Georgina presents herself as the supermom of a large family like any other (“How do I organize myself to travel with so many children? I have no answer. When I come back I need three days to recover”) and the audience accepts the illusion that Georgina lives alone with her five children, as her Instagram photos and the reality show suggest. That requires suspending disbelief, which the audience has already done automatically. That’s why Ramón ruins the magic of TV when he proposes “hiring a nanny.” It’s one thing for the viewer to choose to believe the image that Georgina has no help at home; the insult to the viewer’s intelligence is something else.

Georgina with Mateo and Eva Maria Dos Santos Ronaldo, two of the five children that the show insists on pretending she takes care of without any help.
Georgina with Mateo and Eva Maria Dos Santos Ronaldo, two of the five children that the show insists on pretending she takes care of without any help.Netflix

“I have six children”

Motherhood is Georgina’s priority.
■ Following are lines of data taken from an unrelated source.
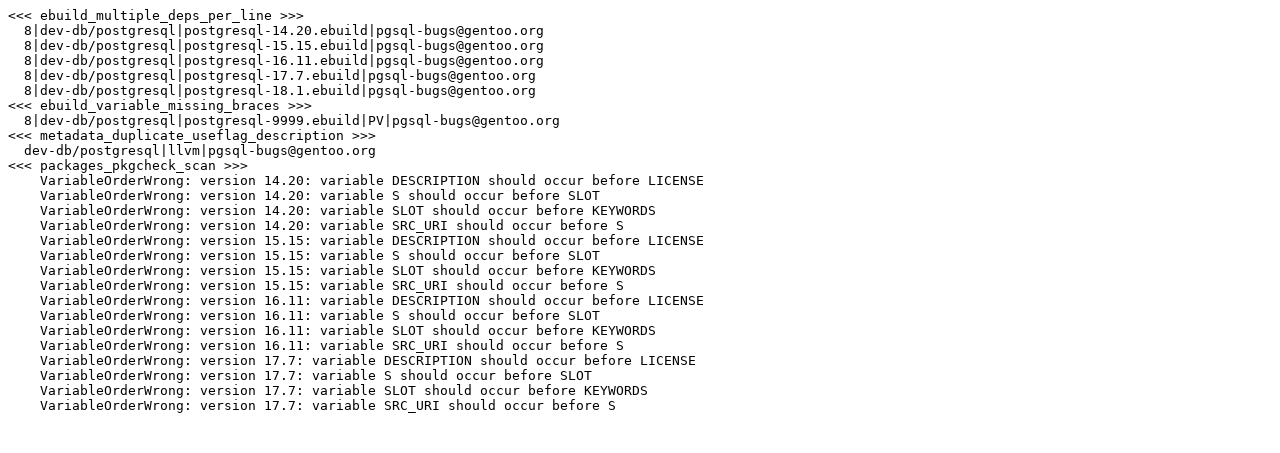

--- FILE ---
content_type: text/plain
request_url: https://gentooqa.levelnine.at/results/gentoo/listings/sort-by-package/dev-db/postgresql.txt
body_size: 273
content:
<<< ebuild_multiple_deps_per_line >>>
  8|dev-db/postgresql|postgresql-14.20.ebuild|pgsql-bugs@gentoo.org
  8|dev-db/postgresql|postgresql-15.15.ebuild|pgsql-bugs@gentoo.org
  8|dev-db/postgresql|postgresql-16.11.ebuild|pgsql-bugs@gentoo.org
  8|dev-db/postgresql|postgresql-17.7.ebuild|pgsql-bugs@gentoo.org
  8|dev-db/postgresql|postgresql-18.1.ebuild|pgsql-bugs@gentoo.org
<<< ebuild_variable_missing_braces >>>
  8|dev-db/postgresql|postgresql-9999.ebuild|PV|pgsql-bugs@gentoo.org
<<< metadata_duplicate_useflag_description >>>
  dev-db/postgresql|llvm|pgsql-bugs@gentoo.org
<<< packages_pkgcheck_scan >>>
    VariableOrderWrong: version 14.20: variable DESCRIPTION should occur before LICENSE
    VariableOrderWrong: version 14.20: variable S should occur before SLOT
    VariableOrderWrong: version 14.20: variable SLOT should occur before KEYWORDS
    VariableOrderWrong: version 14.20: variable SRC_URI should occur before S
    VariableOrderWrong: version 15.15: variable DESCRIPTION should occur before LICENSE
    VariableOrderWrong: version 15.15: variable S should occur before SLOT
    VariableOrderWrong: version 15.15: variable SLOT should occur before KEYWORDS
    VariableOrderWrong: version 15.15: variable SRC_URI should occur before S
    VariableOrderWrong: version 16.11: variable DESCRIPTION should occur before LICENSE
    VariableOrderWrong: version 16.11: variable S should occur before SLOT
    VariableOrderWrong: version 16.11: variable SLOT should occur before KEYWORDS
    VariableOrderWrong: version 16.11: variable SRC_URI should occur before S
    VariableOrderWrong: version 17.7: variable DESCRIPTION should occur before LICENSE
    VariableOrderWrong: version 17.7: variable S should occur before SLOT
    VariableOrderWrong: version 17.7: variable SLOT should occur before KEYWORDS
    VariableOrderWrong: version 17.7: variable SRC_URI should occur before S
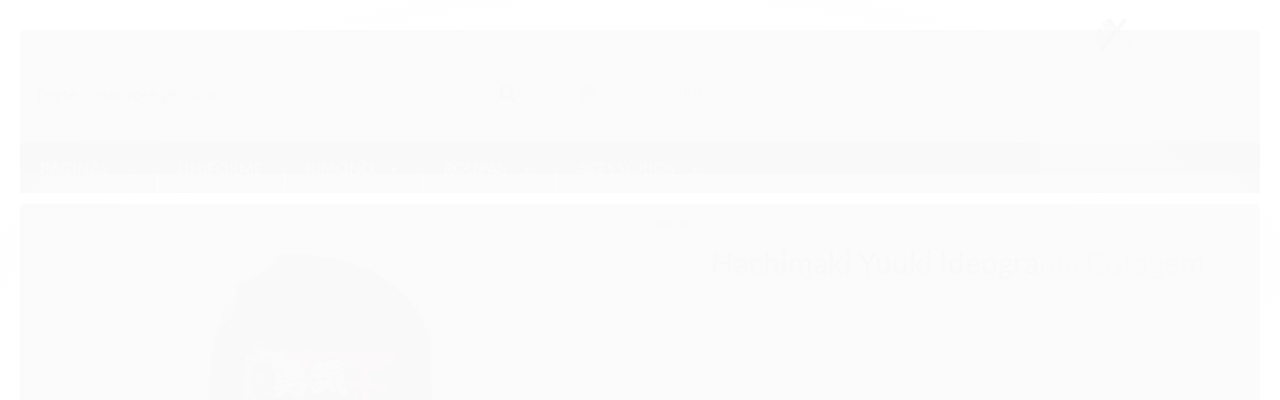

--- FILE ---
content_type: text/css
request_url: https://www.flordefogo.com.br/avancado.css?v=20241019-150125
body_size: 1171
content:
/*Página inicial*/

#listagemProdutos.listagem .titulo-categoria strong, #listagemProdutos.listagem>.titulo, .listagem.aproveite-tambem .titulo-categoria strong, .listagem.aproveite-tambem>.titulo{
text-transform: none;
display: flex;
align-items: center;
justify-content: center;
}

/*Logo*/
.logo a{

height:300px;

}

.logo a img{
    max-height:100%;
}

@media only screen and (max-width: 768px) {
    #rodape .sobre-loja-rodape .logo a img {
        margin: 15px auto!important;
        width: 30%!important;
    }
    
    #cabecalho > div.conteiner > div > div.span2 > h1 > a > img {
    height: 76%!important;
}
    
    .whatsapp-fixo {
    position: fixed;
    bottom: 1em!important;
    right: 5px!important;
    z-index: 999;
    width: 60px;
    height: 60px;
}

    .scrollToTop {
        width: 40px!important;
        height: 40px!important;
        padding: 7px!important;
        bottom: 6em!important;
        right: 13px!important;
    }
    
    #rodape > div.institucional.fundo-secundario > div > div > div.span3 > div {
    left: 195px !important;
    top: -68px!important;
    }

}

/*hover cabeçalho*/
#cabecalho .actions li:hover .total-cart,#cabecalho .actions li:hover a {
    color: #000000; }

/*setas fullbanner*/
.flex-direction-nav li a {
    background: #000000; }

/*background full menu*/
.full.menu {
    background: #000000; }

/*botão ver mais*/
#listagemProdutos.listagem .listagem-item .acoes-produto .botao-comprar,.listagem.aproveite-tambem .listagem-item .acoes-produto .botao-comprar {
    color: #fff;
    background: #000000; }

/*bandeiras off*/
.bandeiras-produto .bandeira-promocao {
    background: #000000;
    color: #fff; }

span.fundo-principal.bandeira-promocao:before {
    border-left: 15px solid #000000; }

/*instagram*/
div#instagram h2 a {
    color: #a93235; }

.flex-direction-nav .flex-next{
    display: none!important;
}

.flex-direction-nav .flex-prev{
    display:none!important;
}

.logo a img{
    max-height: 75%!important;
}

/*citação desc*/
blockquote p{
    font-size: 15px!important;
    font-weight: 400!important;
}

blockquote {
    padding: 0 0 0 15px;
    margin: 0 0 20px;
    border-left: 3px solid #d95b5b;
    background-color: #fee;
}

/*titulo que some*/

#corpo > div > div.secao-principal.row-fluid.sem-coluna > div.conteudo.span9 > div.interno > h4{
    display:none!important;
}

/*rodapé*/

#rodape>div.institucional>div>div>div.span3 {
    left: -110px;
    top: 60px;
}

#rodape .sobre-loja-rodape p {
    text-transform: none;
    margin-top: 28px;
}

/*rodapé mobile*/
@media only screen and (min-width: 768px) {
    #rodape>div.institucional>div>div>div.span3 {
        left: -110px;
        top: 60px;
    }
}

/*estilização categoria*/

h1.titulo.cor-secundaria {
    text-align: center;
    text-transform: capitalize !important;
    font-size: 30px !important;
}

#corpo > div > div.secao-principal.row-fluid.sem-coluna > div.conteudo.span9 > div.interno > h3 {
    font-size: 22px;
    text-align: justify;
}

#corpo > div > div.secao-principal.row-fluid.sem-coluna > div.conteudo.span9 > div.interno > h2 {
    font-size: 26px;
    text-align: justify;
}

#corpo > div > div.secao-principal.row-fluid.sem-coluna > div.conteudo.span9 > div.interno > p {
    font-size: 16px;
    text-align: justify;
}

#corpo > div > div.secao-secundaria > div > h3{
    font-size: 22px;
    text-align: justify;
}


#corpo > div > div.secao-secundaria > div > p{
    font-size: 16px;
    text-align: justify;
}

#corpo > div > div.secao-secundaria > div > ul > li {
    font-size: 16px;
}

/*
Estilização páginas extras
*/

#corpo > div > div.secao-principal.row-fluid.sem-coluna > div > div > div > p {
    font-size: 15px;
    text-align: justify;
}

#corpo > div > div.secao-principal.row-fluid.sem-coluna > div > div > div > h2 {
    font-size: 24px!important;
}

#corpo > div > div.secao-principal.row-fluid.sem-coluna > div > div > div > h3 {
    font-size: 22px;
}

#corpo > div > div.secao-principal.row-fluid.sem-coluna > div > div > div > ul {
    font-size: 15px;
}

#corpo > div > div.secao-principal.row-fluid.sem-coluna > div > div > div > p > a {
    color: #ff4d76;
    text-decoration: underline;
}

#corpo > div > div.secao-principal.row-fluid.sem-coluna > div > div > div > ul > li > a {
    color: #ff4d76;
    text-decoration: underline;
}

/*
Estilização página do blog
*/

.h2-artigo-estilo {
    text-align: center;
    color: #e3335b;
    text-decoration: underline;
}

.container {
    display: flex;
    justify-content: space-between;
}

.coluna-esquerda, .coluna-direita {
    display: flex;
    flex-direction: column;
}

.coluna-esquerda {
    align-items: flex-start;
    margin: 0 50px 0 0px;
}

.coluna-direita {
    align-items: flex-end;
}


--- FILE ---
content_type: text/plain
request_url: https://www.google-analytics.com/j/collect?v=1&_v=j102&a=16476806&t=pageview&_s=1&dl=https%3A%2F%2Fwww.flordefogo.com.br%2Fhachimaki-yuuki-coragem&ul=en-us%40posix&dt=Hachimaki%20Yuuki%20Ideograma%20Coragem%20-%20Flor%20de%20Fogo%20Kimono&sr=1280x720&vp=1280x720&_u=YGBAgAABAAAAACAAI~&jid=1366645595&gjid=1004042652&cid=1122166905.1769948452&tid=UA-151982615-1&_gid=20581444.1769948452&_slc=1&z=113829898
body_size: -451
content:
2,cG-08979T9GJS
The scenes with her children are the most natural ones in the reality show; she seems comfortable and has no qualms about personifying all the stereotypes of traditional femininity. For instance, she says she is inspired by Audrey Hepburn because she loves cinema and diamonds. More accurately, she is not so much inspired by the actress as she is by a poster of Audrey Hepburn in Breakfast at Tiffany’s.
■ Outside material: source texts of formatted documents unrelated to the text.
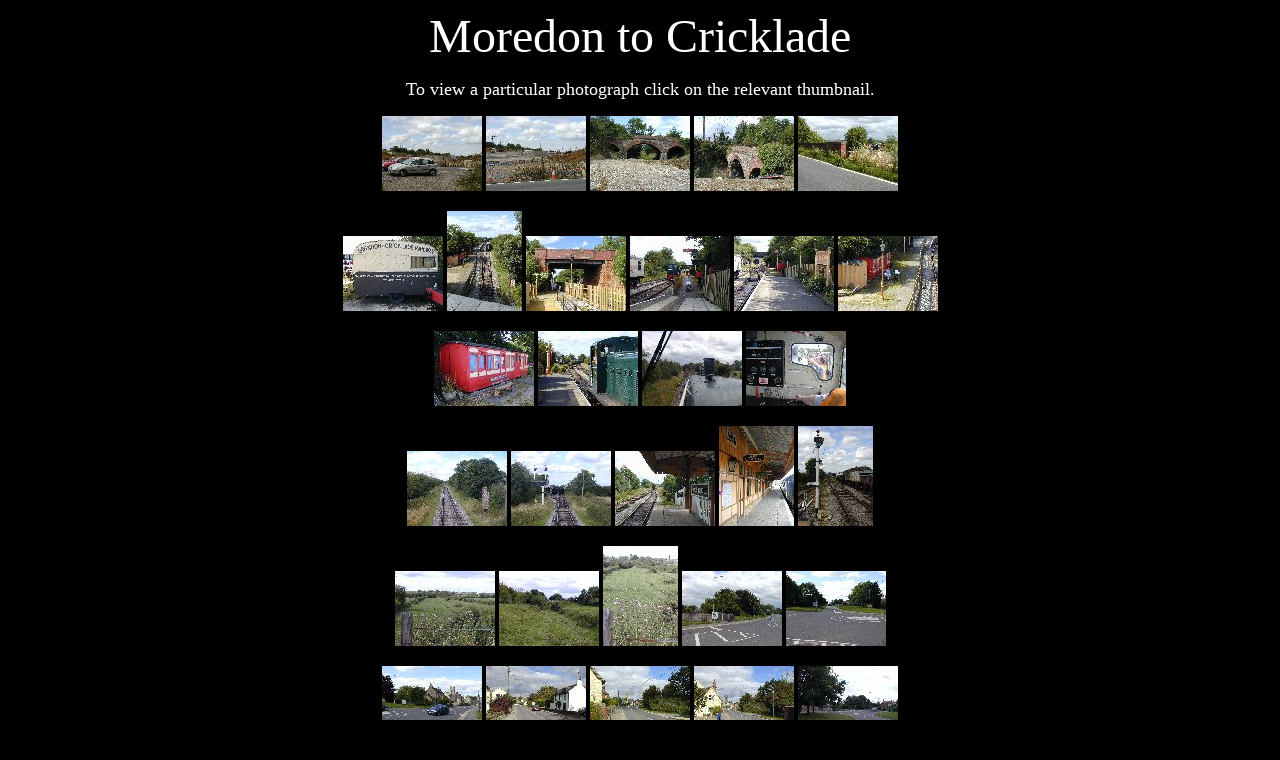

--- FILE ---
content_type: text/html
request_url: http://swindonsotherrailway.co.uk/cr.html
body_size: 618
content:
<html>
<head><title>
Swindon's Other Railway
</title></head>
<body bgcolor=black>
<center>
<font size=+4 color=white>
Moredon to Cricklade</font><p>
<font size=+1 color=white>To view a particular photograph click on the relevant thumbnail.</font><p>
<a href=cr5.html><img src=cr18a.jpg></a>
<a href=cr6.html><img src=cr17a.jpg></a>
<a href=cr7.html><img src=cr16a.jpg></a>
<a href=cr8m.html><img src=m25a.jpg></a>
<a href=cr8.html><img src=cr23a.jpg></a>
<p>
<a href=cr9.html><img src=cr8a.jpg></a>
<a href=cr10.html><img src=cr25a.jpg></a>
<a href=cr11.html><img src=cr12a.jpg></a>
<a href=cr12.html><img src=cr11a.jpg></a>
<a href=cr13.html><img src=cr2a.jpg></a>
<a href=cr14.html><img src=cr26a.jpg></a>
<p>
<a href=cr15.html><img src=cr5a.jpg></a>
<a href=cr17.html><img src=cr9a.jpg></a>
<a href=cr18.html><img src=cr28a.jpg></a>
<a href=cr19.html><img src=cr10a.jpg></a>
<p>
<a href=cr20.html><img src=cr3a.jpg></a>
<a href=cr21.html><img src=cr6a.jpg></a>
<a href=cr22.html><img src=cr29a.jpg></a>
<a href=cr23.html><img src=cr24a.jpg></a>
<a href=cr16.html><img src=cr27a.jpg></a>
<p>
<a href=cr24.html><img src=cr1a.jpg></a>
<a href=cr25.html><img src=cr13a.jpg></a>
<a href=cr26.html><img src=cr4a.jpg></a>
<a href=cr27.html><img src=cr14a.jpg></a>
<a href=cr28.html><img src=cr15a.jpg></a>
<p>
<a href=cr29.html><img src=cr7a.jpg></a>
<a href=cr24m.html><img src=m24a.jpg></a>
<a href=cr25m.html><img src=m23a.jpg></a>
<a href=cr26m.html><img src=m22a.jpg></a>
<a href=cr29m.html><img src=m19a.jpg></a>
<p>
<a href=cr28m.html><img src=m20a.jpg></a>
<a href=cr27m.html><img src=m21a.jpg></a>
<a href=cr30m.html><img src=crc1a.jpg></a>
<a href=cr31m.html><img src=crc2a.jpg></a>
<a href=cr32m.html><img src=crc3a.jpg></a>
<p>
<a href=cr33m.html><img src=crc4a.jpg></a>
<a href=cr34m.html><img src=crc5a.jpg></a>
<a href=cr35m.html><img src=crc6a.jpg></a>
<a href=cr36m.html><img src=crc7a.jpg></a>
<p>
<font size=+1 color=white>Back to </font><a href=home.html><font size=+1 color=white>the home page</font></a>
</center>
</body>
</html>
Her newborn daughter’s name is Bella Esmeralda, after her two favorite Disney princesses, perhaps a nod to Georgina’s inner child’s dreams. That innocence clashes with the darkness of the season opener. Choosing to devote the show’s first two episodes to Bella’s twin Angel’s death shortly after he was born is a difficult television decision, but one that’s unavoidable on a human level. If the first season proposed a story of overcoming social class, this season presents resignation when confronting trauma: Georgina must learn to live “without a piece of my heart.” Only a month after giving birth, she walked the red carpet at the Cannes Film Festival in a gown with 120,000 Swarovski crystals as she tried to ignore sympathetic stares and sorrowful silences. “Whenever I look at Bella I always wonder what Angel would be like,” she confesses. “I have six children. Angel is a son, a nephew, a brother and a cousin.” Few images in Netflix’s entire catalog are as bleak as Georgina’s sister Ivana dealing with the logistics of the unmentionable. She hurries to remove half of all the objects that were in pairs (two teddy bears, two cribs, two bassinets) from the babies’ bedroom and strips the room of every trace of blue before Georgina comes home from the hospital.
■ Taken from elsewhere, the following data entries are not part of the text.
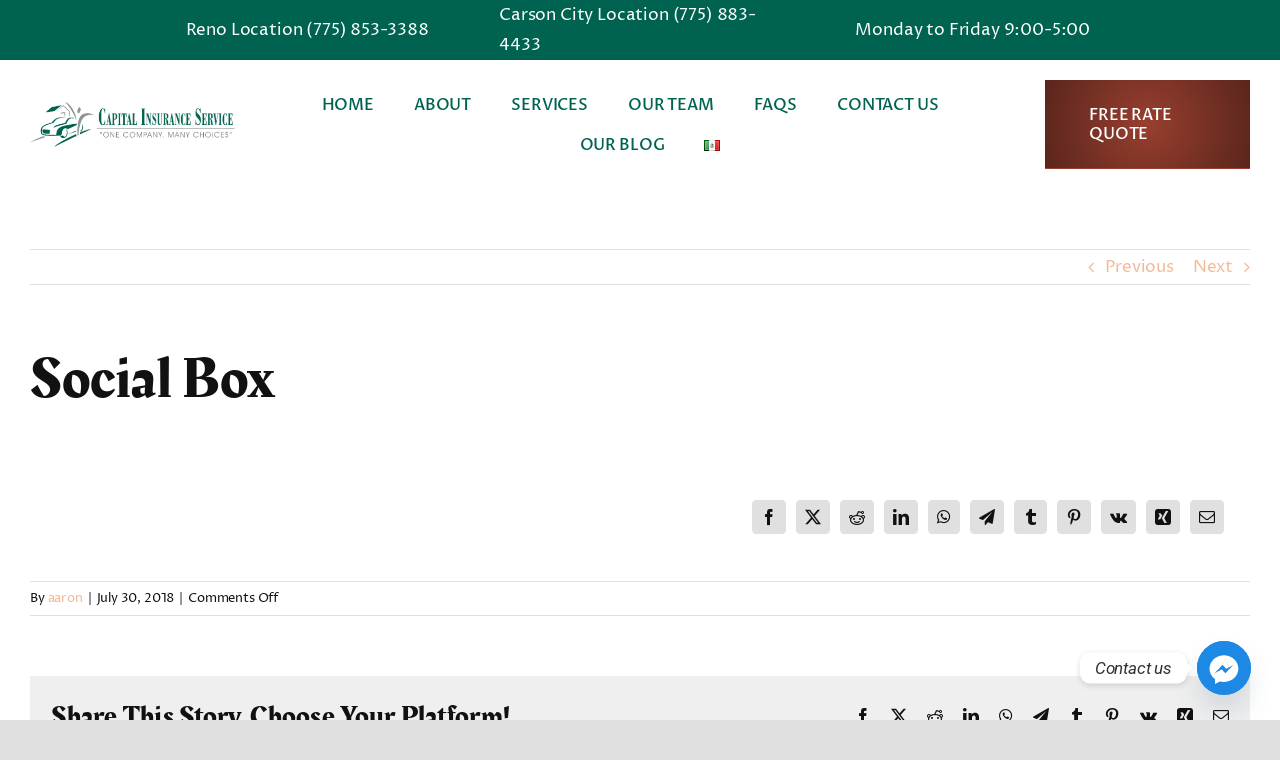

--- FILE ---
content_type: text/html; charset=UTF-8
request_url: https://capitalinsuranceservice.com/wp-admin/admin-ajax.php
body_size: -108
content:
<input type="hidden" id="fusion-form-nonce-664" name="fusion-form-nonce-664" value="e7857cd363" />

--- FILE ---
content_type: text/plain
request_url: https://www.google-analytics.com/j/collect?v=1&_v=j102&a=895048327&t=pageview&_s=1&dl=https%3A%2F%2Fcapitalinsuranceservice.com%2Ffusion_element%2Fsocial-box%2F&ul=en-us%40posix&dt=social%20box%20%E2%80%93%20Capital%20Insurance%20Service&sr=1280x720&vp=1280x720&_u=YADAAAABAAAAAC~&jid=1467991007&gjid=97672400&cid=1827586915.1769285621&tid=UA-27821363-1&_gid=26501703.1769285622&_r=1&_slc=1&gtm=45He61m0n81TZ8LCR7v812492938za200zd812492938&gcd=13l3l3l3l1l1&dma=0&tag_exp=103116026~103200004~104527907~104528500~104684208~104684211~105391252~115616985~115938465~115938468~116682875~117025847~117041588~117223566&z=1184677600
body_size: -577
content:
2,cG-156E7BVE4P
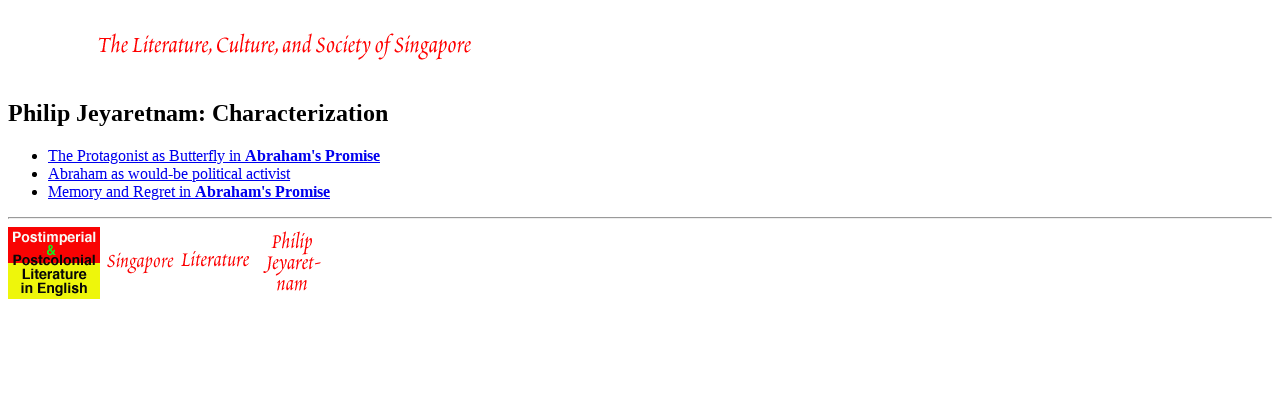

--- FILE ---
content_type: text/html
request_url: http://postcolonialweb.org/singapore/literature/jeyaretnam/char.html
body_size: 781
content:
<HTML>
<HEAD>
<TITLE>Philip Jeyaretnam: Characterization</TITLE>
</HEAD>
<BODY>
<BODY  BGCOLOR="#FFFFFF">
<img src="../../icons/sgtop.gif">
<H2>Philip Jeyaretnam: Characterization</H2>

<ul>
<li><a href="butterfly.html">The Protagonist as Butterfly in <b>Abraham's Promise</b></a>
<li><a href="colonialism.html">Abraham as would-be political activist</a>
<li><a href="regret.html">Memory and Regret in <b>Abraham's Promise</b></a>
</ul>
 

<hr>
<A HREF ="../../../misc/postov.html"><img src="../../../icons/postov2.gif" alt="Postcolonial Web"></A>
<A HREF ="../../sgov.html"><img src="../../icons/sg2.gif" alt="Singapore OV"></A>
<a href ="../authors.html"><img src="../../icons/literature2.gif" alt= "Singaporean Literature"></a>
<a href ="jeyaretnamov.html"><img src="../../icons/pj2.gif" alt= "Philip Jeyaretnam"></a>
<script defer src="https://static.cloudflareinsights.com/beacon.min.js/vcd15cbe7772f49c399c6a5babf22c1241717689176015" integrity="sha512-ZpsOmlRQV6y907TI0dKBHq9Md29nnaEIPlkf84rnaERnq6zvWvPUqr2ft8M1aS28oN72PdrCzSjY4U6VaAw1EQ==" data-cf-beacon='{"version":"2024.11.0","token":"16d790d9e5cc41cba8c6632d246ebe11","r":1,"server_timing":{"name":{"cfCacheStatus":true,"cfEdge":true,"cfExtPri":true,"cfL4":true,"cfOrigin":true,"cfSpeedBrain":true},"location_startswith":null}}' crossorigin="anonymous"></script>
</BODY>
</HTML>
“I share the Grammys’ values: solidarity, seeking talent and supporting music”

What I Am Georgina really needs is a court jester, someone to represent the viewer’s voice, to wink at the audience and point out the tensions, paradoxes and absurdity of Georgina Rodríguez’s life. There should be someone to ask questions like what the hell is she doing presenting a Latin Grammy? Or to comment on the fact that when Georgina visits an orphanage and the children give her a plant and a painting with their little handprints on it, it is clear when she says goodbye that she has left them both behind and has no intention of taking them with her. Or to remind us about the environment when she charters a private jet just to take her friend Mamen’s cousin to get a tattoo.

In a metanarrative exercise, the season opens with Georgina and Cristiano in Dubai — a city that is to urbanism what Georgina Rodríguez is to the human species — where they celebrate the first season’s premiere in front of an ad projected on the world’s tallest building. Georgina describes I Am Georgina as “the most important project of my career,” and why not? She is a performer and living her life is her main talent. By the time the viewer wonders whether she is any good at it, it’s four episodes into the show and, well, we’re already here.